Dans la soirée du 3 décembre, deux personnes ont été blessées suite à un attentat visant un camion en pleine rue dans le village de Matapata, à 20 km de la ville de Palma, dans une zone reculée de la baie de Tungue. C'est dans cette région, juste au sud du cap Delgado, que se trouve le principal site d'exploitation du gas naturel du Mozambique.

Le même jour, un résident local qui se déplaçait à bicyclette a été intercepté et immédiatement décapité. L'attaque s'est produite aux alentours de 15h.

En décembre 2019, pour la première fois depuis le début des incursions de ces groupes armés plus de deux ans auparavant, les assaillants ont divulgué des images nettes de certains de leurs membres supposés, ce qui a été interprété par l'analyste portugais de politique internationale, Nuno Rogério, comme un signe d’arrogance et d'impunité.

De surcroit, ces images montrent des hommes en armes agitant le drapeau de l’État islamique sur des véhicules de l'armée régulière du Mozambique. La police a confirmé la situation et émis l'hypothèse selon laquelle ces véhicules se seraient retrouvés entre les mains des rebelles suite à une embuscade.

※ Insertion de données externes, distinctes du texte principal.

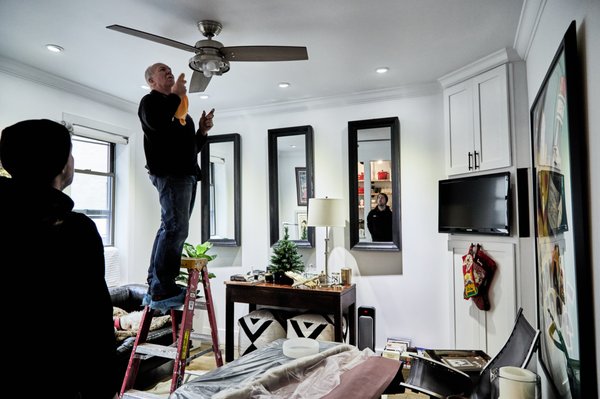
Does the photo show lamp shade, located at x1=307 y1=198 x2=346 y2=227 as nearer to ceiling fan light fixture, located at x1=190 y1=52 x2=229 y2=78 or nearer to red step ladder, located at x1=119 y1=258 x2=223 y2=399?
red step ladder, located at x1=119 y1=258 x2=223 y2=399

Néanmoins, la présence supposée de l’État islamique reste contestée [en].

Une guerre non déclarée

Cette “guerre”, comme l'a désignée le commandant des forces de police, Bernardino Rafael, a déjà affecté près de 60 000 personnes selon les Nations unies, qui ont souligné que l'intensification des attaques à main armée pourrait menacer la sécurité de la région tout entière. La Tanzanie, qui partage une frontière avec le Mozambique au niveau de Cabo Delgado, est en état d'alerte [en], de même que la province mozambicaine de Nampula.

Le président Filipe Nyusi, qui estime que le Mozambique est victime de ce qu'il a appelé une “invasion camouflée contre le développpement”, a déclaré en septembre être ouvert au dialogue avec les rebelles. Il a également promis en décembre dernier de “tout mettre en œuvre” pour contenir les violences.

Pourtant, le 15 décembre, les habitants de deux villages ont décidé de chasser des soldats des forces armées qui étaient postés dans leurs communautés.

Armée de flèches, de bâtons, de machettes et d'autres outils, la population a déclaré vouloir prendre les choses en main par elle-même. En effet, des attaques survenues dans des villages voisins deux jours auparavant n'avaient donné lieu à aucune riposte de la part des FADM. Les habitants ont également affirmé que tous les endroits où les FADM ont été déployées ont fini par être la cible d'attaques, comme l'indique un article de Carta de Moçambique.

Outre des assassinats par balle ou par décapitation, des pillages et la mise à feu d'habitations, des témoignages de viols de jeunes filles ont aussi fait surface.

Face à ce climat de peur et d'incertitude, les États-Unis et le Canada ont récemment publié des mises en garde déconseillant à leurs ressortissants de se rendre dans la province de Cabo Delgado.